Müller sicherte der irakischen Regierung weitere deutsche Hilfe in Höhe von insgesamt 350 Millionen Euro für das Jahr 2018 zu – vorbehaltlich der Zustimmung des Bundestages. Die Bundesregierung hat den Irak seit 2014 mit insgesamt 1,3 Milliarden Euro unterstützt. Deutschland ist somit eines von fünf Ländern, die zwei Drittel der Entwicklungshilfe tragen. Die Kosten für den Wiederaufbau des Landes betragen nach einer Schätzung der Weltbank rund 88 Milliarden US-Dollar in den kommenden fünf Jahren.
Die Lage im Irak ist nach wie vor dramatisch. Wegen der gesunkenen Ölpreise sind die Staatseinnahmen seit 2014 nach Angaben der Weltbank um 60 Prozent gesunken. In vielen Teilen des Landes liegt nach jahrzehntelangen Kriegen und Konflikten die Versorgung mit Strom und Wasser brach. Der Kampf gegen die Terrormiliz „Islamischer Staat“(IS) hat die Situation für Millionen Menschen zusätzlich verschlimmert. Die Vereinten Nationen gehen von 8,5 Millionen Hilfsbedürftigen im Land aus. 2,5 Millionen Menschen leben als sogenannte Binnenflüchtlinge im Land, Hunderttausende sind ins Ausland, auch nach Deutschland, geflohen.

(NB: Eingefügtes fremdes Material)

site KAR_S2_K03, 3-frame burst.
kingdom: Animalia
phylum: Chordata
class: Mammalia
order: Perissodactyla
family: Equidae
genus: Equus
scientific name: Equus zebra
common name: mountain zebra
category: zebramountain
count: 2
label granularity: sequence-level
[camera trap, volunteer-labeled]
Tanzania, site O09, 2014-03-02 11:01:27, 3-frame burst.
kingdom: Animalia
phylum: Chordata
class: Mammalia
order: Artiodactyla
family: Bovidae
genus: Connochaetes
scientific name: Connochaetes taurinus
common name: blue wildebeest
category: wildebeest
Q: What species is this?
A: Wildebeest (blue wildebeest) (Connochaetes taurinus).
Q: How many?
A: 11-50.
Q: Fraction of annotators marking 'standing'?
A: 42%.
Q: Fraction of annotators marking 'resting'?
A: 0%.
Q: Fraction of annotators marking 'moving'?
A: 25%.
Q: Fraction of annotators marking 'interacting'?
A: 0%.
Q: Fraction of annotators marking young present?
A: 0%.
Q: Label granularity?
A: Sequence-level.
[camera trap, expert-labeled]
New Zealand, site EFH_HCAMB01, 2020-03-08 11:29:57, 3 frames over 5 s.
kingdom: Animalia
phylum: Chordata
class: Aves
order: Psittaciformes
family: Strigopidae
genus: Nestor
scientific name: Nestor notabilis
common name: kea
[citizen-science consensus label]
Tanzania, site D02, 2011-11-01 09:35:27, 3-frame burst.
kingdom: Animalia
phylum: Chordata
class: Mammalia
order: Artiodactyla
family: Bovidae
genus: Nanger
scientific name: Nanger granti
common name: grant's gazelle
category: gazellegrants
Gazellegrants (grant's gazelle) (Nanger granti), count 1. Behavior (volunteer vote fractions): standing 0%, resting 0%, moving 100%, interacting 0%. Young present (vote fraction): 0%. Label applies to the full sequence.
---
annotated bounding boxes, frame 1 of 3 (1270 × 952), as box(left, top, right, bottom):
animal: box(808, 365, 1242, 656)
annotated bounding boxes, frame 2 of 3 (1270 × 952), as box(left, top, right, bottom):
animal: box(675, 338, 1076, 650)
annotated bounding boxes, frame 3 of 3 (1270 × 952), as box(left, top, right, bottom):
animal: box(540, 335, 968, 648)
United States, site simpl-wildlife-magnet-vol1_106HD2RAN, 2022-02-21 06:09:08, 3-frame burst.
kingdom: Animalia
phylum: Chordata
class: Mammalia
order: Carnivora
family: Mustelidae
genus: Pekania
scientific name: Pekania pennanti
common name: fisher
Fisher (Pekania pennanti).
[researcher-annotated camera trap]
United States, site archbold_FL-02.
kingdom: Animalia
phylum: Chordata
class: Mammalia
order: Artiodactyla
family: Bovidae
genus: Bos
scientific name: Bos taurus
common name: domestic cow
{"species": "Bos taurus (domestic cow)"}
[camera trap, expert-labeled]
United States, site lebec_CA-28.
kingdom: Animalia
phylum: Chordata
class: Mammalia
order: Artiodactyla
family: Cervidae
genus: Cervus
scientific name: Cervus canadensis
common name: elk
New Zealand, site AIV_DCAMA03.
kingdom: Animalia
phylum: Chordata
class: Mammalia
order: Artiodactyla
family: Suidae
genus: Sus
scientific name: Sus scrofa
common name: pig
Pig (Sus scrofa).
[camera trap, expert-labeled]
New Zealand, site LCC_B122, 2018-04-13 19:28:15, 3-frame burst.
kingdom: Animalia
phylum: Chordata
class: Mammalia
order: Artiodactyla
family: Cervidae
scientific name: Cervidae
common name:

Situation alles andere als stabil
Vor allem im Nordirak, wo der IS in einigen Provinzen erst vor wenigen Monaten definitiv geschlagen wurde, ist die Situation der Menschen schwierig. Weil sie nicht in ihre zerstörten Dörfer und Städte zurückkehren können, harren Hunderttausende in Flüchtlingscamps aus und sind von Hilfe abhängig. Dort unterstützt die Bundesregierung vor allem den Wiederaufbau der Stadt Mossul, die Bildung von Flüchtlingskindern und die medizinische und psychosoziale Betreuung der Menschen.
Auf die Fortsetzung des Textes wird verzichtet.